13. The charging and discharging control system of claim 12, wherein the current detection circuit is configured to send the power-off signal to the trigger circuit when the current value is equal to zero, the trigger circuit is configured to generate a low level signal upon receiving the power-off signal, and the embedded controller is configured to send the power-off notification to the voltage converting circuit upon detecting the low level signal.

14. The charging and discharging control system of claim 13, wherein the voltage converting circuit comprises a synchronous buck controller, a first transistor, and a second transistor; the synchronous buck controller comprises a first driven signal output port and a second driven signal output port, the first driven signal output port is electrically coupled to a gate electrode of the first transistor, and the second driven signal output port is electrically coupled to the a gate electrode of the second transistor.

15. The charging and discharging control system of claim 14, wherein a drain electrode of the first transistor is electrically coupled to the battery, and a source electrode of the first transistor is electrically coupled to a drain electrode of the second transistor, and a source electrode of the second transistor is electrically grounded.

16. The charging and discharging control system of claim 15, wherein the voltage converting circuit further comprises an inductor and a first capacitor, a first end of the inductor is electrically coupled to the source electrode of the first transistor and the drain electrode of the second transistor, and a second end of the inductor is electrically coupled to a positive electrode of the first capacitor and the peripheral device, and a negative electrode of the first capacitor is grounded.

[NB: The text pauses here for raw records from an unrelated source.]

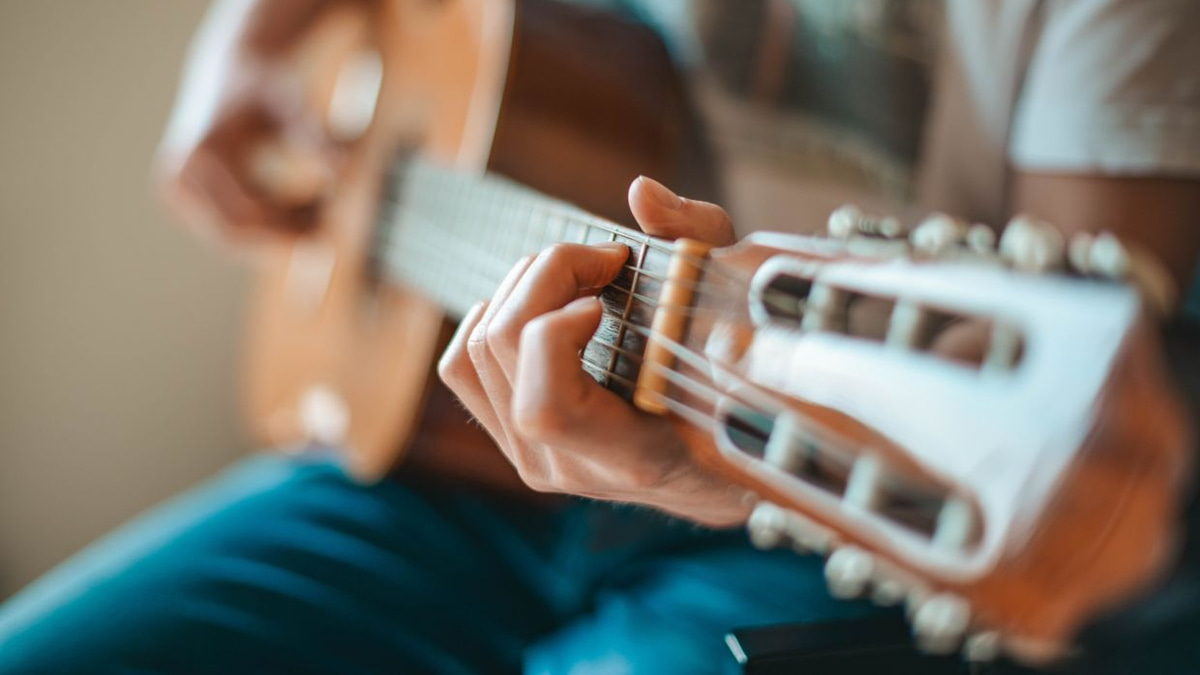 Japanese Musician Arrested After Seven Years of Disruptive Guitar Playing Torments Neighbours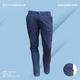 Cottonfield Men Long Chino Pant C19 (Size-32) 222265002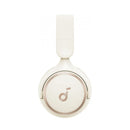 Anker Soundcore H30i On-Ear Bluetooth Headphones - White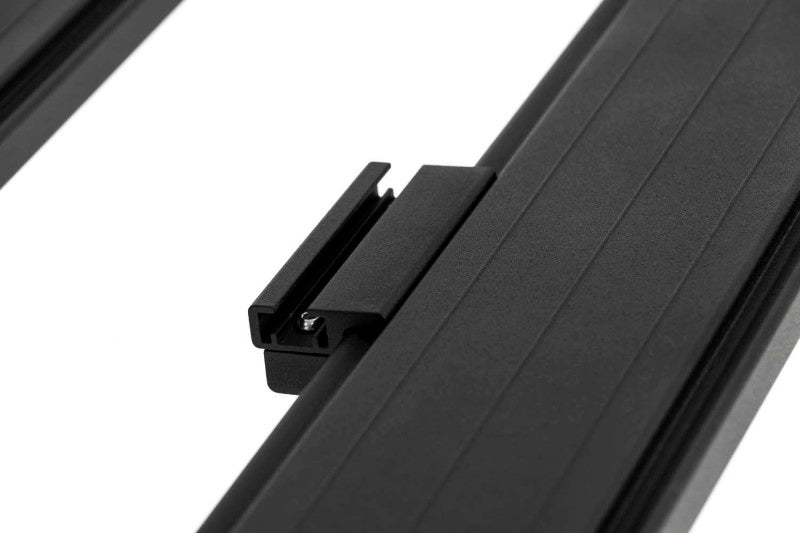Close-up of ARB BASE Rack T-Slot Adaptor - Pair for offroad parts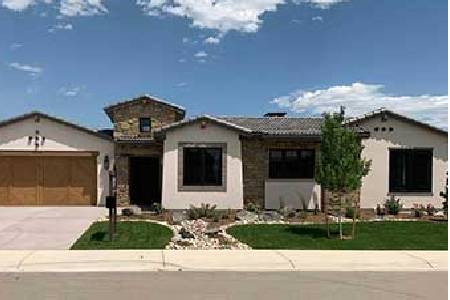 Southwestern Home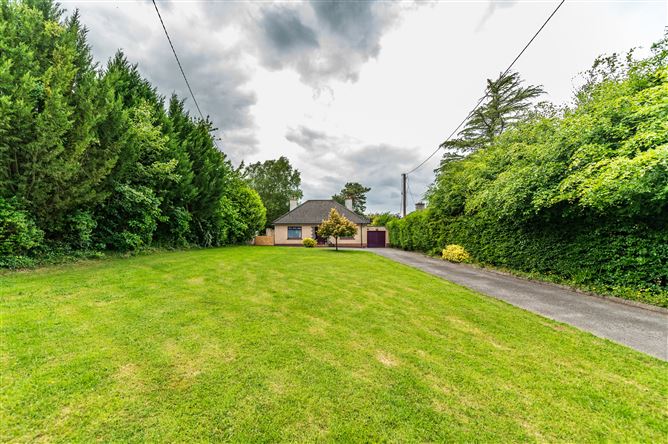 Photo 8 of 32 — Tullyhaw, Kilcullen Road, Naas, Kildare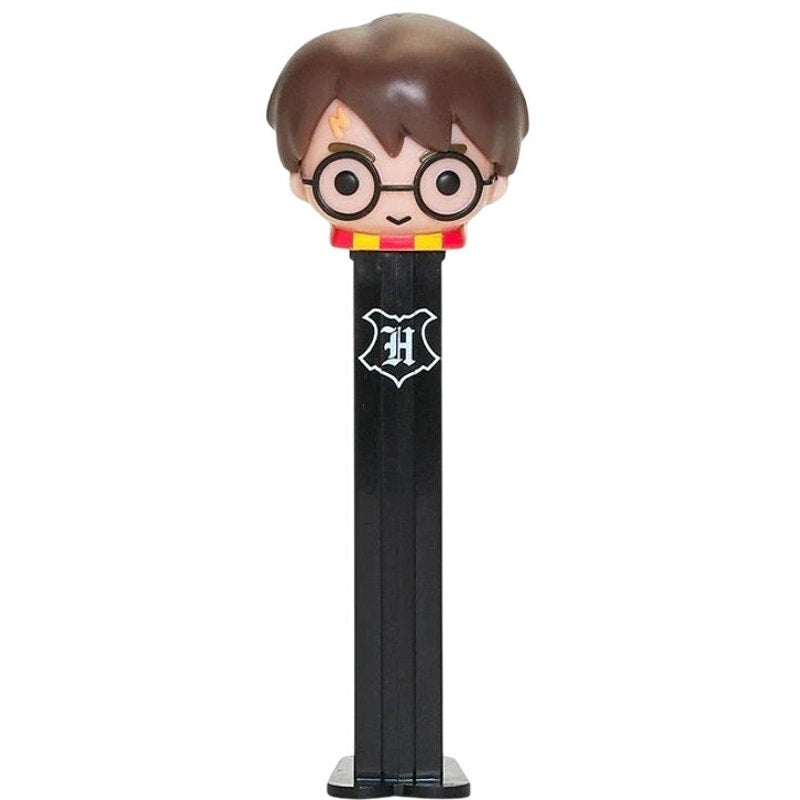 Harry Potter- Pez Collectible Dispenser Sealed NIP Product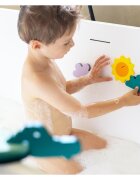Quut Toys Jucarii de baie din spuma Into the jungle
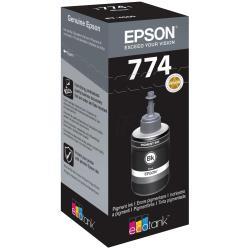 Epson T7741 - 140 ml - nero - originale - ricarica inchiostro - per EcoTank ET-16500, ET-3600, ET-4550, ET-4550 Stickers, M200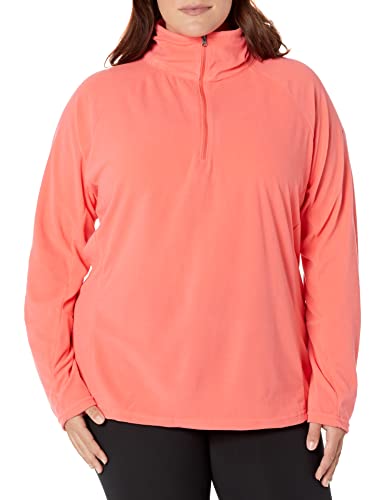 Columbia Damska kurtka polarowa Glacial Iv 1/2 Zip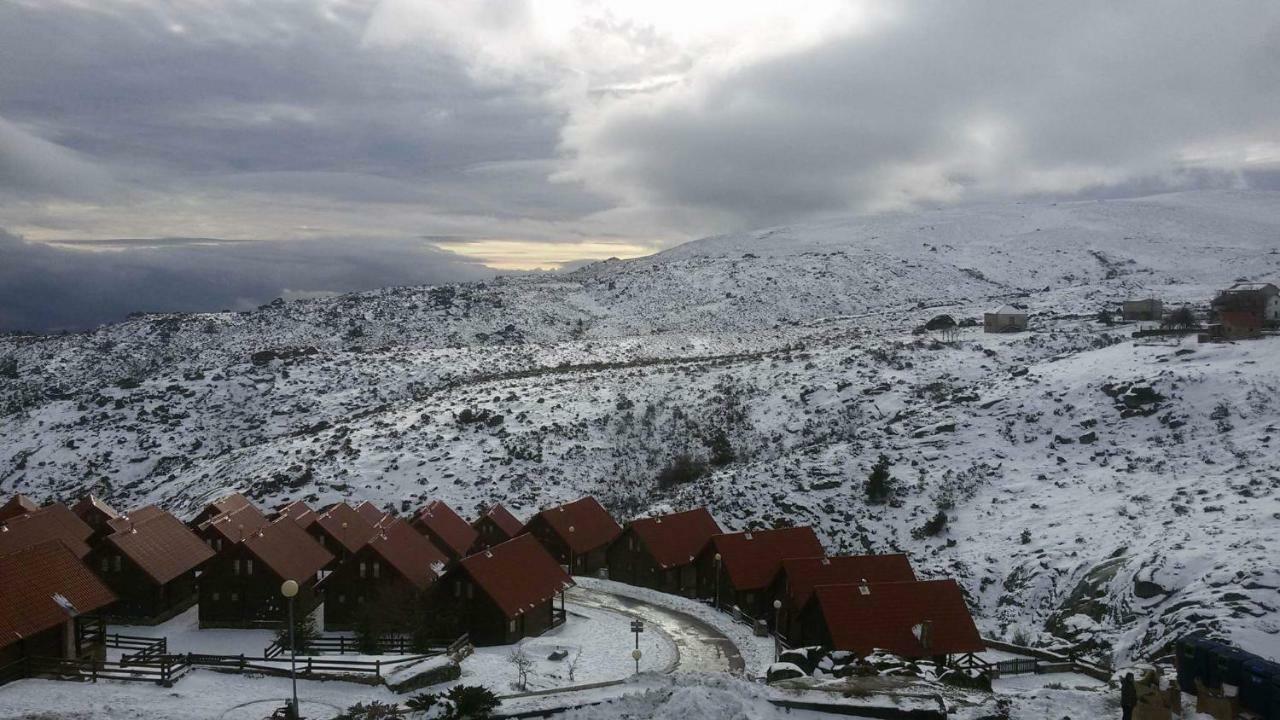 Casa Da Bela Vista - Serra Da Estrela Covilhã Exteriör bild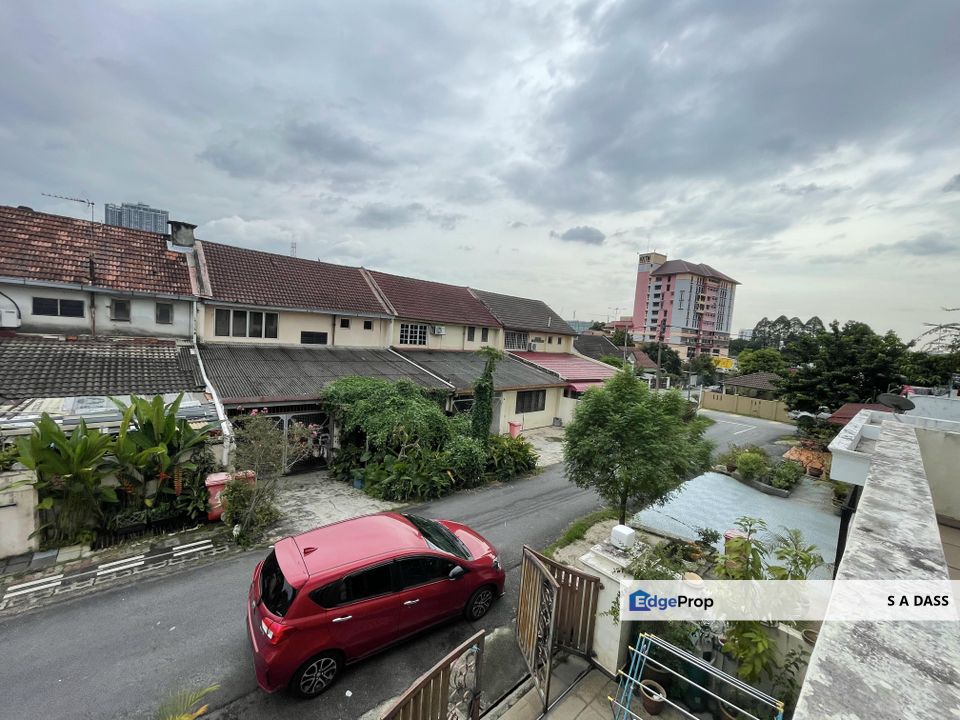 Jalan Carey renovated 2sty house for Sale , Selangor, Petaling Jaya
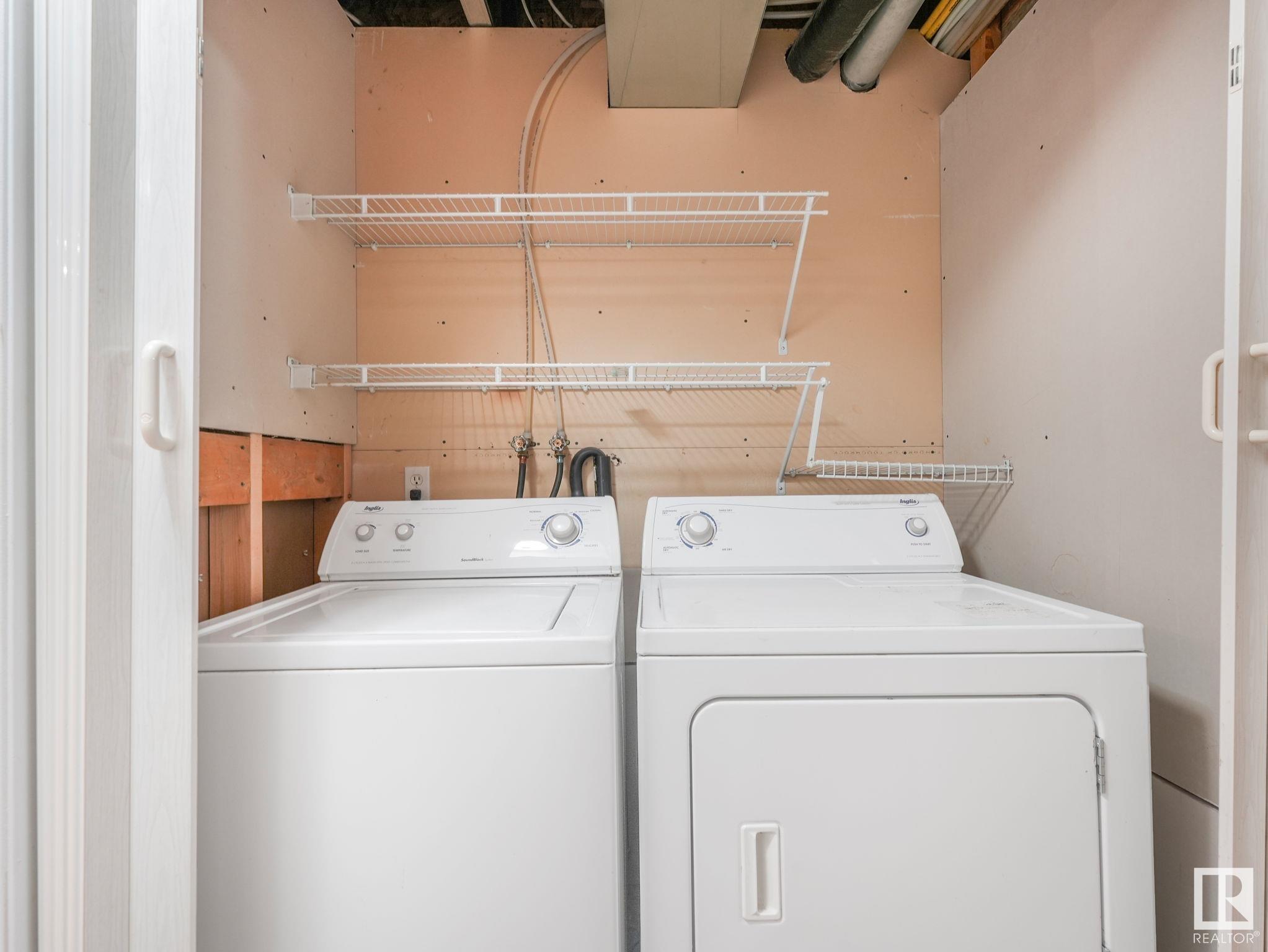      #8 324 HEATHERGLEN DR , Spruce Grove,  ,T7J 4J4 ;  Listing Number: MLS E4419673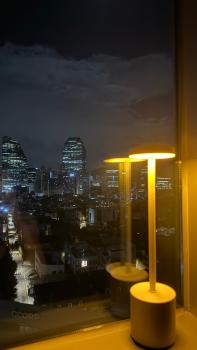 Gangnam rooftop workation, Seul (foto 3)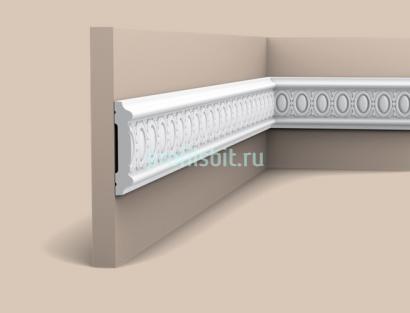Декоративный молдинг Orac Decor Purotouch P7030 2 м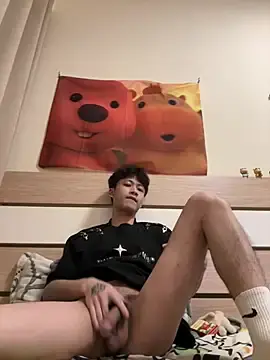 Stripchat Live Sex of sexyboy-3525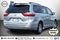 2020 Toyota Sienna Limited Premium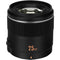 Yongnuo YN25mm f/1.7 Prime Lens for Micro Four Thirds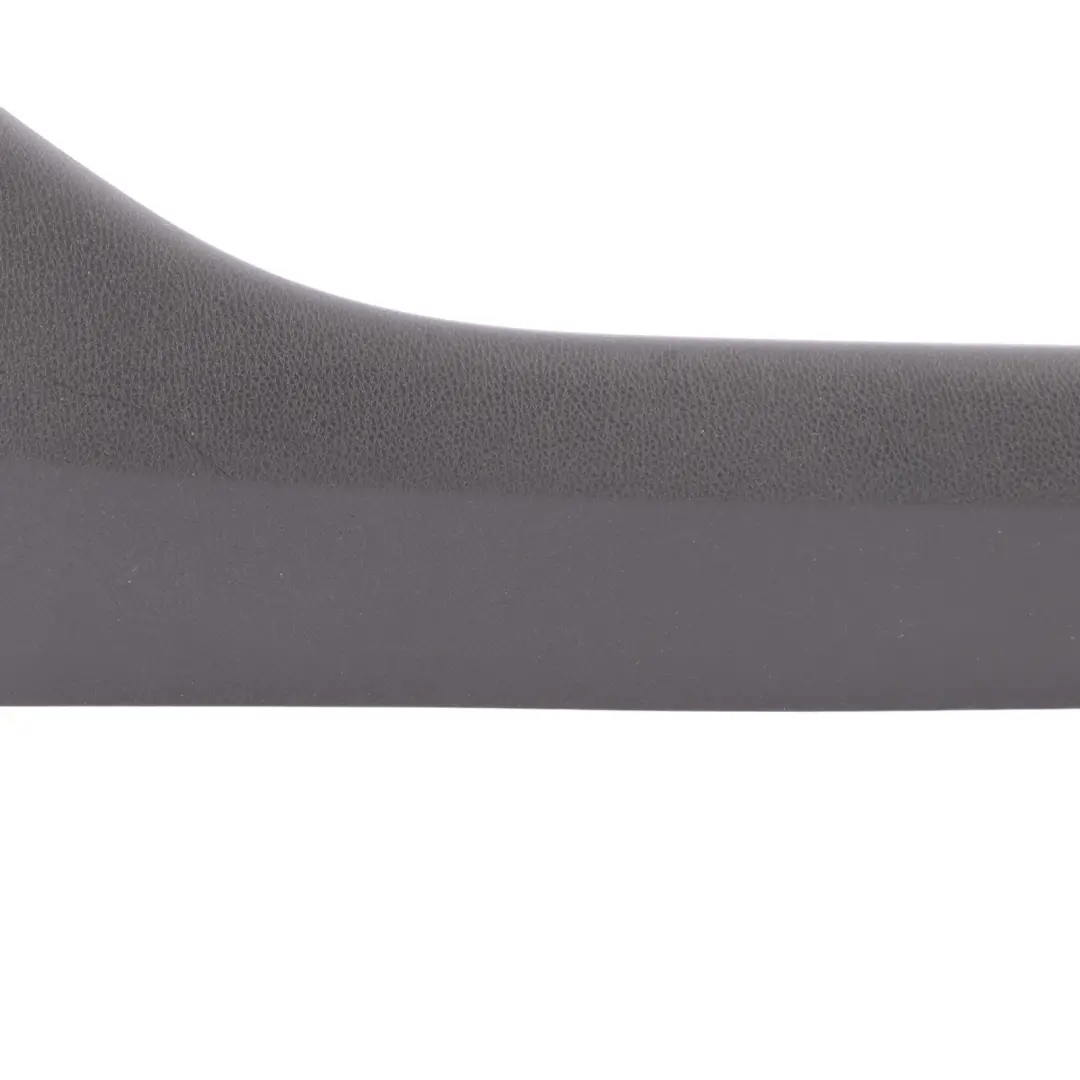 Moldura Pilar A Mercedes Sprinter W907 W910 Panel Frontal Izquierdo para con número de pieza A9076901000 Moldura Pilar A Mercedes Sprinter W907 W910 Panel Frontal Izquierdo - SKU A9076901000 - Número de pieza A9076901000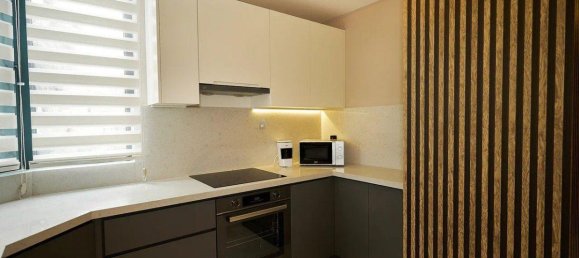 2 rooms Apartment in Alanya, Turkey No. 9933 28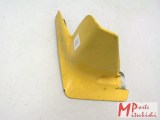 Schmutzfänger vorne links, Gebraucht, Mitsubishi Space Wagon N80/90W,, OEM OEM Mitsubishi, MR384417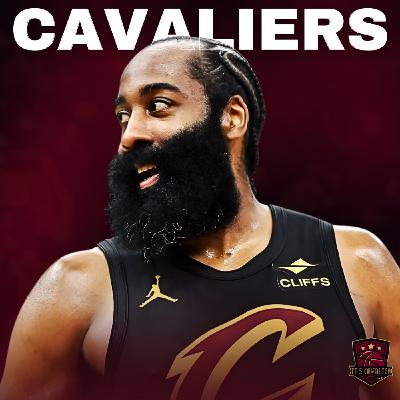 James Harden & Spida Mitchell Fuel 4th QTR Comeback!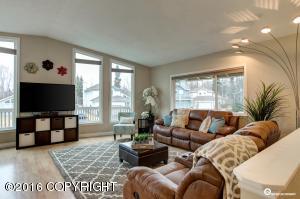3220 Rosalind Loop, Anchorage, AK 99507 photo 2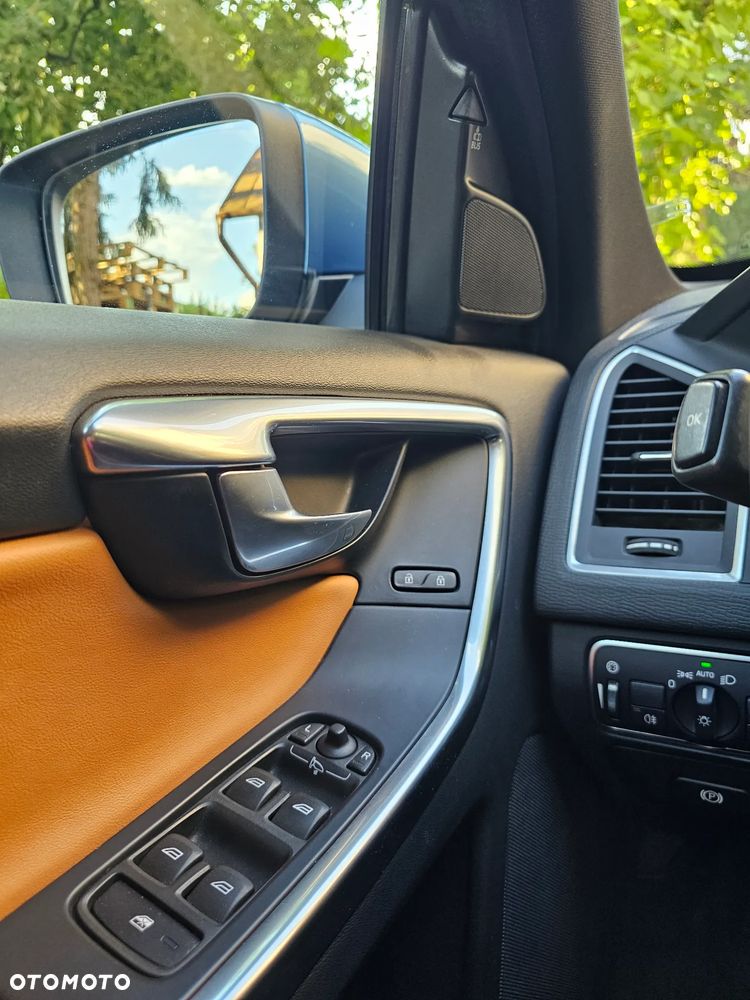 Volvo XC 60 D4 AWD Inscription - 13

17. The charging and discharging control system of claim 16, wherein the current detection circuit comprises a load resistor and a second capacitor, the load resistor and the second capacitor are in series, and the load resistor and the second capacitor are in parallel with the inductor.

18. The charging and discharging control system of claim 17, wherein the current detection circuit further comprises an amplification circuit, the amplification circuit comprises a first resistor, a second resistor, a third resistor, a fourth resistor, and a first comparator; a first end of the first resistor is electrically coupled to the first capacitor and the second capacitor, and a second end of the first resistor is electrically coupled to a first end of the second resistor and a positive electrode of the comparator, a second end of second resistor is electrically grounded; a first end of the third resistor is electrically coupled to the load resistor and the second capacitor, and a second end of the third resistor is electrically coupled to a negative electrode of the comparator and a first end of the fourth resistor; and a second end of the fourth resistor is electrically coupled to the trigger circuit.

19. The charging and discharging control system of claim 14, wherein the trigger circuit comprises a second comparator and a third transistor, a positive electrode of the second comparator is electrically coupled to an output end of the current detection circuit, and the negative electrode of the second comparator is grounded, an output end of the second comparator is electrically coupled to a grid electrode of the third transistor, a drain electrode of the third transistor is electrically coupled to the embedded controller and a second wok voltage, and a source of third transistor is grounded.

20. The charging and discharging control system of claim 19, wherein the embedded controller comprises a first general purpose input-output port, a second general purpose input-output port, the first general purpose input-output port is electrically coupled to the control button, the second general purpose input-output port is electrically coupled to an enable end of the synchronous buck controller, the third general purpose input-output port is electrically coupled to the second work voltage.